• TASK: Repeat the lines from the one containing "What measurable distance" through the last line, both included. Leave the pictures out.

• GIVEN DATA:
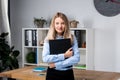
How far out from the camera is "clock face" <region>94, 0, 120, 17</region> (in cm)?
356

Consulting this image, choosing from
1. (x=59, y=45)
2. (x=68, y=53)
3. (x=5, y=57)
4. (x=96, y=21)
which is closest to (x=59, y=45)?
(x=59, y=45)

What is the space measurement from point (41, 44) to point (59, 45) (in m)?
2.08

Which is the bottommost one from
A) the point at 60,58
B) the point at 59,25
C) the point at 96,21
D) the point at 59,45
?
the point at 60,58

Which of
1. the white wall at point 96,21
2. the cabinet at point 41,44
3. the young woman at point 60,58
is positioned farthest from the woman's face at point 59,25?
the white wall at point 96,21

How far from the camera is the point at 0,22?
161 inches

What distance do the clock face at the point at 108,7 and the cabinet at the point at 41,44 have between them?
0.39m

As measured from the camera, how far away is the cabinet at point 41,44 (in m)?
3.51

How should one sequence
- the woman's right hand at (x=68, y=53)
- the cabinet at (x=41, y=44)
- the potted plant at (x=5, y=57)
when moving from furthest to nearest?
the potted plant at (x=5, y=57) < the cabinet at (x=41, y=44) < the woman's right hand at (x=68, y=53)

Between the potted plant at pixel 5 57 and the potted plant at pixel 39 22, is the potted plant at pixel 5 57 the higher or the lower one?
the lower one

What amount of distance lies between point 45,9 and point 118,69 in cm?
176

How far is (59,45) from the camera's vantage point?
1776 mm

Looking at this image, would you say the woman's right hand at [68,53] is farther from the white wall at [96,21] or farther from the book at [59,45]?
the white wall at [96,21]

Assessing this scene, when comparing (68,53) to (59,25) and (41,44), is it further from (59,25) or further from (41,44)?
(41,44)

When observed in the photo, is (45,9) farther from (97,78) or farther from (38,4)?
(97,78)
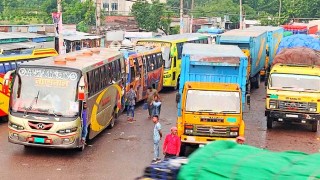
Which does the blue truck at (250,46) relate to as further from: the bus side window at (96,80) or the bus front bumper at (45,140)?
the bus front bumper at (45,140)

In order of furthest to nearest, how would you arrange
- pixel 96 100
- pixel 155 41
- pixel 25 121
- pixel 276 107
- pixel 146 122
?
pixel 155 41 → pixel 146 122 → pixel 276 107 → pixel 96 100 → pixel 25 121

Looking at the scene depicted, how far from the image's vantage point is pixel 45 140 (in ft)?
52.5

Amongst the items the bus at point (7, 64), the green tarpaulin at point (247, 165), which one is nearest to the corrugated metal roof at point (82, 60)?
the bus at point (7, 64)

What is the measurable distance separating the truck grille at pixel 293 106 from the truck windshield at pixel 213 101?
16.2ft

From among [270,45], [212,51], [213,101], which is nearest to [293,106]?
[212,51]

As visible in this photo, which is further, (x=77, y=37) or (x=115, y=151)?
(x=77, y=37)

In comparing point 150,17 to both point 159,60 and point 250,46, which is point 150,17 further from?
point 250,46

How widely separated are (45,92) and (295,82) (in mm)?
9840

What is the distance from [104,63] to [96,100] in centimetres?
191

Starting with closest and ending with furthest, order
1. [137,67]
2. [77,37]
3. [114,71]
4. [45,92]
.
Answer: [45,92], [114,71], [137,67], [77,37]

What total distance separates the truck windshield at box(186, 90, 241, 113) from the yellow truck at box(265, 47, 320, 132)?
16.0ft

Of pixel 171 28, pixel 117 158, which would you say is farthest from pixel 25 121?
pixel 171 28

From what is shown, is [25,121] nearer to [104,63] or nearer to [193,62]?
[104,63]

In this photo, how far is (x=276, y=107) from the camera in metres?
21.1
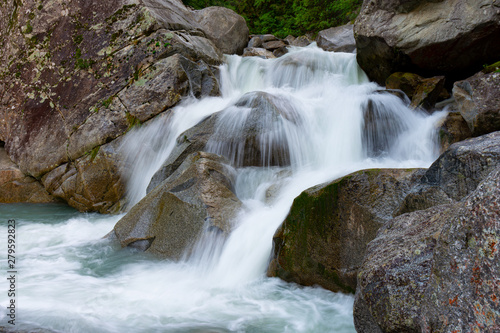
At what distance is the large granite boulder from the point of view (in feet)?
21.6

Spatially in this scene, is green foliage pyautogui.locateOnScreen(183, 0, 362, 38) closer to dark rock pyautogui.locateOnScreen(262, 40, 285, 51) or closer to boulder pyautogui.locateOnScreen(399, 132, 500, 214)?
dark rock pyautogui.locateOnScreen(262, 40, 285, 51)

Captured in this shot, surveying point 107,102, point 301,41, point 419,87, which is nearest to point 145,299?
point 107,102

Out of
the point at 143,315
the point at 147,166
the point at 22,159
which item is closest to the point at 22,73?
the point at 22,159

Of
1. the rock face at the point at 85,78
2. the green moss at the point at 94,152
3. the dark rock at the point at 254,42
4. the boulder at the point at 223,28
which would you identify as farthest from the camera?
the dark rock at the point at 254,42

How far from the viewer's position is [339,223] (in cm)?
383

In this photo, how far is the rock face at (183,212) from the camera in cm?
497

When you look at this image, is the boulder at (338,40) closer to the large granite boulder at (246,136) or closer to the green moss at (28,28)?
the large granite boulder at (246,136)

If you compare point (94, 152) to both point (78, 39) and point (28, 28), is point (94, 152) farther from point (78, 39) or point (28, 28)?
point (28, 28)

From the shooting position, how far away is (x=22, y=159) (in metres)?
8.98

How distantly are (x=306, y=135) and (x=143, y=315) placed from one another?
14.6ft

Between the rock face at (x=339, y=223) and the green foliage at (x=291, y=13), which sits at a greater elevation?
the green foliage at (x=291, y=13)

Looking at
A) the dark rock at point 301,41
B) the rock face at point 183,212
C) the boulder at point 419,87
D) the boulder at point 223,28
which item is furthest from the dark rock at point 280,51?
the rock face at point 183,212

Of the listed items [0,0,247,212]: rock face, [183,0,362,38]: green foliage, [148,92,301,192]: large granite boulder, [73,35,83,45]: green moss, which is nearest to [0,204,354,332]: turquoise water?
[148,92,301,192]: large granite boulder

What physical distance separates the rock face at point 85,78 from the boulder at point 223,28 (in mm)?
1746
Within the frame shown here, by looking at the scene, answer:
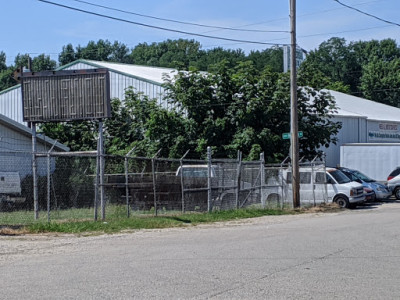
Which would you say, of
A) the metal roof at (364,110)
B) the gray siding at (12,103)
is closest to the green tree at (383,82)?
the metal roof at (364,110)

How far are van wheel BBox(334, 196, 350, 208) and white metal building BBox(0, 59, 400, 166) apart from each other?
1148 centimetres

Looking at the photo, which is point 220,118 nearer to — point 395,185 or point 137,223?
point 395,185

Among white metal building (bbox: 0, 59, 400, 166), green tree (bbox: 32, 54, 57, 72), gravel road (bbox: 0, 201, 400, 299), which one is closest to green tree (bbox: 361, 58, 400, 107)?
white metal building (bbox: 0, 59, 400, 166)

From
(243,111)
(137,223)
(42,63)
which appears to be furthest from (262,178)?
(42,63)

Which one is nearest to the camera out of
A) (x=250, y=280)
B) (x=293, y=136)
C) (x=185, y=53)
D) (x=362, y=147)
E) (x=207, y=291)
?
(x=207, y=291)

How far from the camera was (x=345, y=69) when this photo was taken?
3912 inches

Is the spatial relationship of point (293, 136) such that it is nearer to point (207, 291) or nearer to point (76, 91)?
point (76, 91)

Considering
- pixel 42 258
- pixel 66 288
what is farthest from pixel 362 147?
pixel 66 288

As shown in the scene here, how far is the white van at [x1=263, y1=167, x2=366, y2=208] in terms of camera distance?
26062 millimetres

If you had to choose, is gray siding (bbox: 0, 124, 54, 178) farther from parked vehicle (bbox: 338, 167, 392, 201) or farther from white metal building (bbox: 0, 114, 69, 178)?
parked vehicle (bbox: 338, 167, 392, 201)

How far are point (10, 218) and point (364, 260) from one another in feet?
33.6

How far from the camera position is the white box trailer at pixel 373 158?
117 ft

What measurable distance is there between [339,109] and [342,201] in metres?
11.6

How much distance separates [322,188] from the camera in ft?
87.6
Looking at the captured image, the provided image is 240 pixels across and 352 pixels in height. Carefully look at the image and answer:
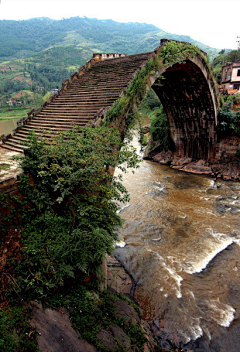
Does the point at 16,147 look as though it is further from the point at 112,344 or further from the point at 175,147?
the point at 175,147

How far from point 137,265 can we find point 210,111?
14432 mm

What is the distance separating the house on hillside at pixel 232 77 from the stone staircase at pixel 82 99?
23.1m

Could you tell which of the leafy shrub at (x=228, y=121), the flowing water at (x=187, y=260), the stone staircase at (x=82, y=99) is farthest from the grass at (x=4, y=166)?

• SOLUTION FOR THIS PROBLEM:
What measurable distance is there between [339,109] and [342,201] in metres?
11.6

How much distance separates [322,188] from the camera in ft?
87.6
Looking at the captured image, the provided image is 240 pixels across and 352 pixels in height. Carefully look at the image and answer:
Does the point at 16,147 look as though it is further from the point at 112,344 or further from the point at 175,147?
the point at 175,147

How far from point 137,265 can we find point 210,111?
14432 mm

What is the distance separating the house on hillside at pixel 232 77 from the stone staircase at pixel 82 99?
23.1m

Could you tell which of the leafy shrub at (x=228, y=121), the flowing water at (x=187, y=260), the stone staircase at (x=82, y=99) is farthest from the grass at (x=4, y=166)?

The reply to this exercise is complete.